Task prompt: Everything from the line that contains "Is [1194,304] nearer" through the final line of the records should be written out exactly, and nothing outside that span.
-- begin Provided records --
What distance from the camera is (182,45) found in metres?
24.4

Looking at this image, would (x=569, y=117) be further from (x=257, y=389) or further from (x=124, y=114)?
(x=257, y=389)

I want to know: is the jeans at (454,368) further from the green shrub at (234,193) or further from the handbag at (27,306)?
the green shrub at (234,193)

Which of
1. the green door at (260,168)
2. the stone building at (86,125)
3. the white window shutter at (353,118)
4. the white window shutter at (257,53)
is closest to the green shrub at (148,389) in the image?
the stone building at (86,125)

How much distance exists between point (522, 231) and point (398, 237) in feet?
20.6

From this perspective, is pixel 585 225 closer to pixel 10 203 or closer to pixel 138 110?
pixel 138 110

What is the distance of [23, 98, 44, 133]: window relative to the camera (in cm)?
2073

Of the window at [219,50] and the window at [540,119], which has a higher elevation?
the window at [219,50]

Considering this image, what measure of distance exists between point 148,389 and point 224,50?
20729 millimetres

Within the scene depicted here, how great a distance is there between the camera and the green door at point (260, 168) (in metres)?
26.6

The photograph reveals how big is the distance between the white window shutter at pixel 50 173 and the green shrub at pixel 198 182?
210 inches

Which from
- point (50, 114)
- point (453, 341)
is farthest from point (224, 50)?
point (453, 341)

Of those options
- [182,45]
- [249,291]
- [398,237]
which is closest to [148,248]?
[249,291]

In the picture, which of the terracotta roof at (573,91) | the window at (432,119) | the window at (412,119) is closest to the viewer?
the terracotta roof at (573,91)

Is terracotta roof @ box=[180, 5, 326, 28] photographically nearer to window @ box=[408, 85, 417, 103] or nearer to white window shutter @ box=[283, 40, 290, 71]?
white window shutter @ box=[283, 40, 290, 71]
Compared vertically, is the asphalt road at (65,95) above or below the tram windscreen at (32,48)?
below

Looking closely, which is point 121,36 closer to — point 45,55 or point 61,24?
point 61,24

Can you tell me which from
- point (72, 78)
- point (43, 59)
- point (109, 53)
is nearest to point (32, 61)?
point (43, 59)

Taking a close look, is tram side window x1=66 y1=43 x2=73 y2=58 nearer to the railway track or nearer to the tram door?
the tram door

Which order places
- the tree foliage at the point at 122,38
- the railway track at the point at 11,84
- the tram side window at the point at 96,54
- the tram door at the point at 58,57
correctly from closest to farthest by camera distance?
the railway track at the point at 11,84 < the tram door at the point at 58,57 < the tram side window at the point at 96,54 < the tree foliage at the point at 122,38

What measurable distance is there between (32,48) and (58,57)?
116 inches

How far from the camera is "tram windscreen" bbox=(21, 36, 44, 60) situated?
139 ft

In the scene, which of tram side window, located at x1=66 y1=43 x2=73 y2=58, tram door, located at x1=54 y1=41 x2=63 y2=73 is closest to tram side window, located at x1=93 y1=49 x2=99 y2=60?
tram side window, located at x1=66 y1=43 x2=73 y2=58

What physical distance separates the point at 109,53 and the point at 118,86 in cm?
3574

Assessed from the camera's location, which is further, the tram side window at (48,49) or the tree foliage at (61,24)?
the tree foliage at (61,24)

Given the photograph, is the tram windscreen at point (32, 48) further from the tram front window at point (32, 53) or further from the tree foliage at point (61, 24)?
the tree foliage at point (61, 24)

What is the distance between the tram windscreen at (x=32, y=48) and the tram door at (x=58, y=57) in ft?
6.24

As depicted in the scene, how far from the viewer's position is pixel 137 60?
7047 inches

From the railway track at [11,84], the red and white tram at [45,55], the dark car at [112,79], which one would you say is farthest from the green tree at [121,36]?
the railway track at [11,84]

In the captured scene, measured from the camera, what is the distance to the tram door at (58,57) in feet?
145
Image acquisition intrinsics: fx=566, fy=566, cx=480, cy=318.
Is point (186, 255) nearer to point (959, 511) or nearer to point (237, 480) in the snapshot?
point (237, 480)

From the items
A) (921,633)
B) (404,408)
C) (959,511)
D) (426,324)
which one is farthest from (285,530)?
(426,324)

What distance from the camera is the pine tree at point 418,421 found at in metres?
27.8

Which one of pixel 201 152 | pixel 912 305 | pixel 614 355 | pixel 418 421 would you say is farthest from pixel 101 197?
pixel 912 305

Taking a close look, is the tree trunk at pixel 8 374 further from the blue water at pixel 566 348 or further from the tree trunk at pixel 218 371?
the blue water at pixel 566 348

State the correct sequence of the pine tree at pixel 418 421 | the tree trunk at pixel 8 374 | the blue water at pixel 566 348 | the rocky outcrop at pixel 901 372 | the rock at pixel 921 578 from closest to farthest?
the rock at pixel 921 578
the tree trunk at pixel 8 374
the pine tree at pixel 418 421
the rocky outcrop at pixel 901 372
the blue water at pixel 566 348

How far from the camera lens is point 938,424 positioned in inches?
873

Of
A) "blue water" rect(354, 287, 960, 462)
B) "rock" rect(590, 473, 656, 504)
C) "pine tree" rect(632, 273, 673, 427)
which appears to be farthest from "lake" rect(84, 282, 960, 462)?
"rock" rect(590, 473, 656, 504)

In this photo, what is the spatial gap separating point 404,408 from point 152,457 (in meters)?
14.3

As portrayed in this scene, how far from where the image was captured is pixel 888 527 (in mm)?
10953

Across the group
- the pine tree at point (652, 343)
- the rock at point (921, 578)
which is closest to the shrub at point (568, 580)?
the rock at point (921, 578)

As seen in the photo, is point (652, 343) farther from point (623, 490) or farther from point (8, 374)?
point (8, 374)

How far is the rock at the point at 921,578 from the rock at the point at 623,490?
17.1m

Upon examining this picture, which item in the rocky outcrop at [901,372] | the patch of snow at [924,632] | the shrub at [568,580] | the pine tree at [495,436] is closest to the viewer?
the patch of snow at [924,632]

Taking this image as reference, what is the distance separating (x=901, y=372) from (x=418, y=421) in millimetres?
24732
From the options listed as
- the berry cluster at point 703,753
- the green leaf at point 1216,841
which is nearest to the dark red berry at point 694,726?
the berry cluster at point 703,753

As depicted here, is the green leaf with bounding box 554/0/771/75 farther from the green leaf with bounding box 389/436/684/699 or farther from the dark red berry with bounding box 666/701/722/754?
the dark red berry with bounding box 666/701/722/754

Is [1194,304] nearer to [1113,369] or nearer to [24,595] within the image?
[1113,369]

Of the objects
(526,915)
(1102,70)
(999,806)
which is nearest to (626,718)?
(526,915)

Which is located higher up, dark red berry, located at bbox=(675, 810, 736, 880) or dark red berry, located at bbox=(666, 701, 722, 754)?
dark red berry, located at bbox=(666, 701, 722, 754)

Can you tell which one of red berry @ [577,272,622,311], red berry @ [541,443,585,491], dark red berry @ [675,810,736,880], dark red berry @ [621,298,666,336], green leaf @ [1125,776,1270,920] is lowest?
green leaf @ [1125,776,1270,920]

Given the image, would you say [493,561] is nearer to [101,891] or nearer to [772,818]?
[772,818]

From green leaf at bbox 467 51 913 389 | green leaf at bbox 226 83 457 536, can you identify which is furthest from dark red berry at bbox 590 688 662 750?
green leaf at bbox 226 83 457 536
-- end Provided records --
Output:
Is [1194,304] nearer to [1113,369] or nearer to [24,595] within the image?
[1113,369]

Of the objects
(526,915)
(1102,70)
(999,806)
which is nearest to (626,718)?
(526,915)

Which is located higher up, dark red berry, located at bbox=(675, 810, 736, 880) or dark red berry, located at bbox=(666, 701, 722, 754)?
dark red berry, located at bbox=(666, 701, 722, 754)

Can you tell which one of red berry @ [577,272,622,311], red berry @ [541,443,585,491], dark red berry @ [675,810,736,880], dark red berry @ [621,298,666,336], green leaf @ [1125,776,1270,920] is lowest?
green leaf @ [1125,776,1270,920]

Given the image, would you say [493,561] is nearer to [101,891] or nearer to [772,818]?
[772,818]

From green leaf at bbox 467 51 913 389 | green leaf at bbox 226 83 457 536, can you identify which is furthest from dark red berry at bbox 590 688 662 750?
green leaf at bbox 226 83 457 536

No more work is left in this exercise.